D. Manifestasi Klinis

Gejala leukemia yang paling umum terjadi akibat proliferasi klonal


sel blast leukemia di sumsum tulang, mencegah produksi normal eritrosit,
trombosit, dan neutrofil. Derajat anemia, trombositopenia, dan neutropenia
sangat bervariasi. Anemia yang signifikan dapat menyebabkan pucat,
kelelahan, dispnea saat aktivitas, sakit kepala, pusing, dan hampir sinkop.
Meskipun trombositopenia bisa parah, kebanyakan pasien leukemia tidak
datang dengan pendarahan. Banyak pasien bisa mengalami memar dan
petechiae, tetapi perdarahan serius jarang terjadi. Demam sangat umum terjadi
pada pasien leukemia dan harus menjadi bagian dari diagnosis banding demam
yang tidak diketahui asalnya. Meskipun terkadang terdapat neutropenia yang
parah, infeksi atau sepsis saat diagnosis jarang terjadi.1

24
Anak-anak dengan leukemia memiliki sumsum tulang yang telah
diganti dengan blast leukemia. Perluasan rongga sumsum tulang ini sangat
sering menyebabkan nyeri tulang, lemas, atau sulit berjalan. Nyeri punggung
juga ditemukan, dan jumlah sel darah lengkap dengan differential count harus
dipertimbangkan sebagai bagian dari evaluasi keluhan ini, bersama dengan
tindak lanjut interval dekat sampai penyebab nyeri punggung ditemukan.
Pasien dengan nyeri tulang sering dirujuk ke ortopedi, di mana diagnosis
leukemia kadang-kadang dibuat ketika pencitraan resonansi magnetik
menunjukkan peningkatan intensitas sinyal yang difus di sumsum tulang.1
Leukemia dapat menginfiltrasi ke organ lain di luar sumsum tulang,
menyebabkan limfadenopati, hepatomegali, splenomegali, dan lesi ginjal.
Leukemia akut memiliki ukuran limpa dan hati yang bervariasi. Meskipun
terjadi hepatomegali, disfungsi hati jarang terjadi.1 Jumlah sel blast yang
banyak dapat menyebabkan leukostasis, yang memicu penurunan perfusi
jaringan. Ini adalah keadaan darurat medis yang menyebabkan gejala sisa
neurologis dan paru. Pasien dengan AML memiliki lebih banyak masalah
dengan leukostasis, pada jumlah WBC yang lebih rendah, karena sel blast
AML lebih besar dan lebih lengket.
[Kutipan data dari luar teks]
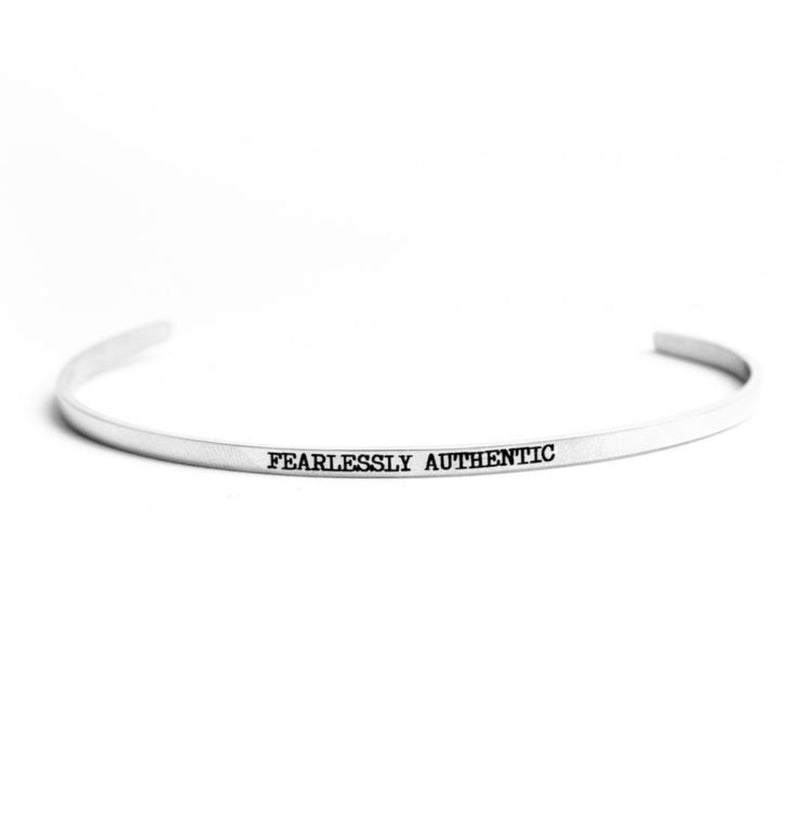 Fearlessly Authentic Bangle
Mereka dengan ALL umumnya hanya
mengembangkan tanda-tanda leukostasis dengan jumlah WBC yang sangat
tinggi. Tanda dan gejala leukostasis meliputi: neurologis — sakit kepala,
kebingungan, lesu, pusing, penglihatan kabur, ataksia, papilledema,
perdarahan retinal, dan perdarahan SSP; pernapasan — takipnea, hipoksia,
gagal napas, dan sindrom gangguan pernapasan akut; vaskular — oklusi
vaskular perifer dan trombosis; dan koagulasi — DIC. Kesimpulannya adalah
presentasi klinis leukemia akut berhubungan dengan tiga proses patologis
utama: kegagalan sumsum tulang karena infiltrasi ekstensif oleh sel-sel blast,
infiltrasi jaringan lain oleh sel-sel blast, dan efek sistemik sitokin yang
dilepaskan oleh sel tumor. Leukemia mungkin sangat dicurigai ketika seorang
anak datang dengan tanda-tanda klasik anemia, trombositopenia, neutropenia,
dan hepatosplenomegali atau limfadenopati yang jelas.3

25
Gambar 3. Manifestasi Klinis Leukemia Akut pada Anak-anak.3

E. Diagnosis

Sangat penting bagi dokter anak untuk memahami interpretasi yang


tepat dari hitungan darah lengkap dengan differential count. Sumsum tulang
menghasilkan sel darah merah, neutrofil, dan trombosit. Sitopenia
mencerminkan fungsi sumsum tulang yang buruk atau destruksi perifer dari sel
yang terlibat. Kebanyakan pasien leukemia memiliki lebih dari 1 garis sel yang
terpengaruh saat diagnosis. Jika pasien mengalami neutropenia, anemia, atau
trombositopenia terisolasi, maka diagnosis banding yang tepat harus

26
dirumuskan untuk sitopenia individu. Jika lebih dari 1 garis sel terpengaruh,
diagnosis leukemia harus lebih dipertimbangkan.1
Aspirasi sumsum tulang diperlukan untuk mendiagnosis leukemia
secara definitif. Diagnosis juga dapat ditegakkan dari darah tepi jika terdapat
sel blast dalam jumlah yang cukup. Hal ini dapat membantu dalam kasus di
mana jumlah leukosit tinggi dan menguntungkan untuk membuat diagnosis
dengan cepat. Analisis morfologi digunakan untuk mengevaluasi sumsum
tulang dengan mengevaluasi blast sumsum tulang dan leukemia di bawah
mikroskop.1

Gambar 4 Leukemia limfoblastik akut. Perhatikan rasio nukleus terhadap


sitoplasma yang tinggi dan sel blast yang tampak seragam. B. Leukemia
myelogenous akut, subtipe monositik. Perhatikan peningkatan sitoplasma dan
indentasi nukleus yang relatif meningkat.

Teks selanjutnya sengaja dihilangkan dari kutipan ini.